SUPPLIED MATERIAL
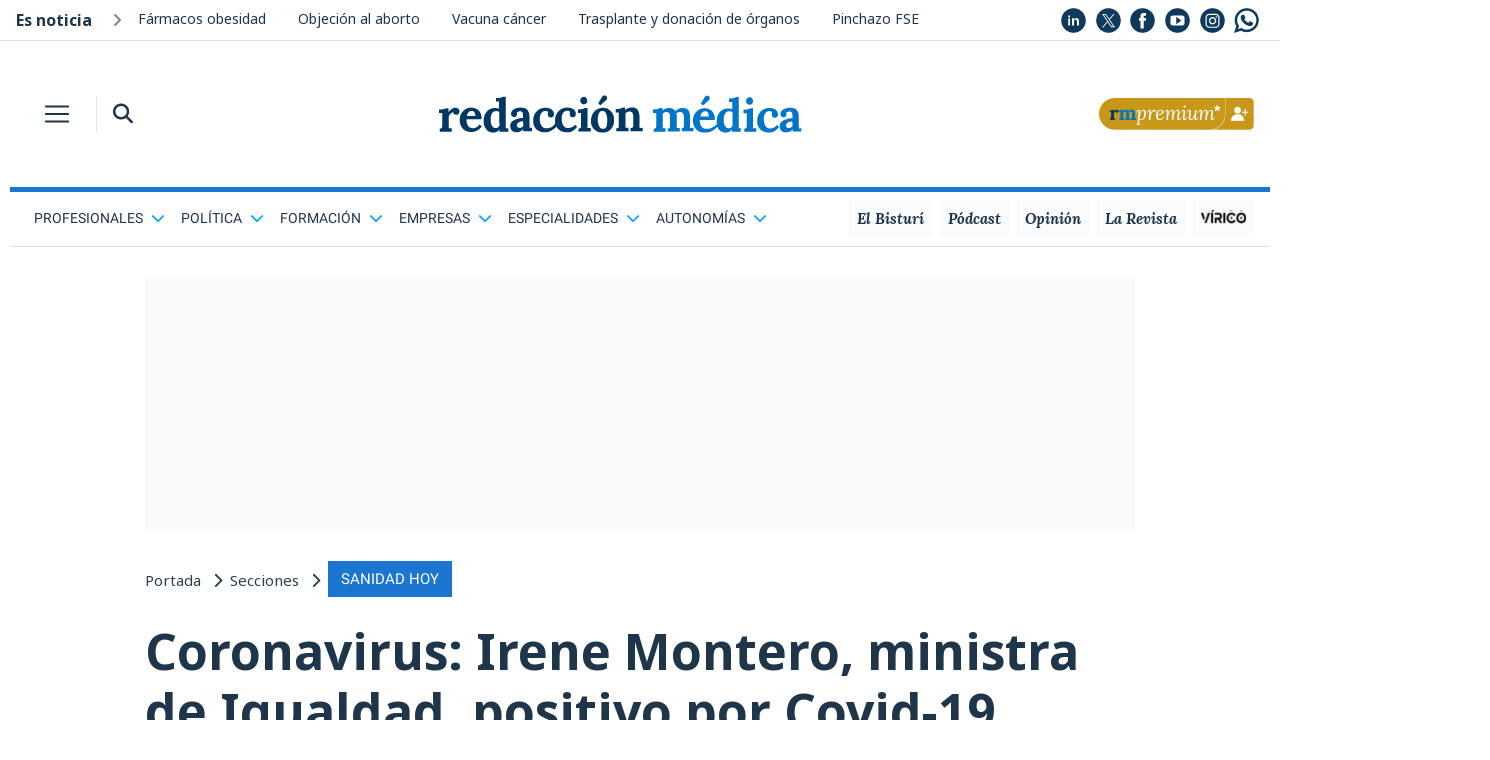

--- FILE ---
content_type: image/svg+xml
request_url: https://www.redaccionmedica.com/assets/facebook_blanco.svg
body_size: 105
content:
<?xml version="1.0" encoding="utf-8"?>
<!-- Generator: Adobe Illustrator 28.2.0, SVG Export Plug-In . SVG Version: 6.00 Build 0)  -->
<svg version="1.1" id="Capa_1" xmlns="http://www.w3.org/2000/svg" xmlns:xlink="http://www.w3.org/1999/xlink" x="0px" y="0px"
	 viewBox="0 0 60 60" style="enable-background:new 0 0 60 60;" xml:space="preserve">
<style type="text/css">
	.st0{fill:#FFFFFF;}
</style>
<path class="st0" d="M30,0.5C13.7,0.5,0.5,13.7,0.5,30S13.7,59.5,30,59.5S59.5,46.3,59.5,30S46.3,0.5,30,0.5z M38.7,18.4
	c0,0-2.9,0-4.1,0c-1.4,0-1.7,0.6-1.7,2.1c0,1.2,0,3.6,0,3.6h5.8l-0.6,6.3h-5.3v19h-7.6V30.5h-3.9v-6.4h3.9c0,0,0-0.9,0-5.1
	c0-4.8,2.5-7.2,8.2-7.2c0.9,0,5.2,0,5.2,0L38.7,18.4L38.7,18.4z"/>
</svg>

WHAT TO DO
The expected output is the full material above, word for word, without pictures.

SOLUTION TO THE PROBLEM
--- FILE ---
content_type: image/svg+xml
request_url: https://www.redaccionmedica.com/assets/facebook_blanco.svg
body_size: 105
content:
<?xml version="1.0" encoding="utf-8"?>
<!-- Generator: Adobe Illustrator 28.2.0, SVG Export Plug-In . SVG Version: 6.00 Build 0)  -->
<svg version="1.1" id="Capa_1" xmlns="http://www.w3.org/2000/svg" xmlns:xlink="http://www.w3.org/1999/xlink" x="0px" y="0px"
	 viewBox="0 0 60 60" style="enable-background:new 0 0 60 60;" xml:space="preserve">
<style type="text/css">
	.st0{fill:#FFFFFF;}
</style>
<path class="st0" d="M30,0.5C13.7,0.5,0.5,13.7,0.5,30S13.7,59.5,30,59.5S59.5,46.3,59.5,30S46.3,0.5,30,0.5z M38.7,18.4
	c0,0-2.9,0-4.1,0c-1.4,0-1.7,0.6-1.7,2.1c0,1.2,0,3.6,0,3.6h5.8l-0.6,6.3h-5.3v19h-7.6V30.5h-3.9v-6.4h3.9c0,0,0-0.9,0-5.1
	c0-4.8,2.5-7.2,8.2-7.2c0.9,0,5.2,0,5.2,0L38.7,18.4L38.7,18.4z"/>
</svg>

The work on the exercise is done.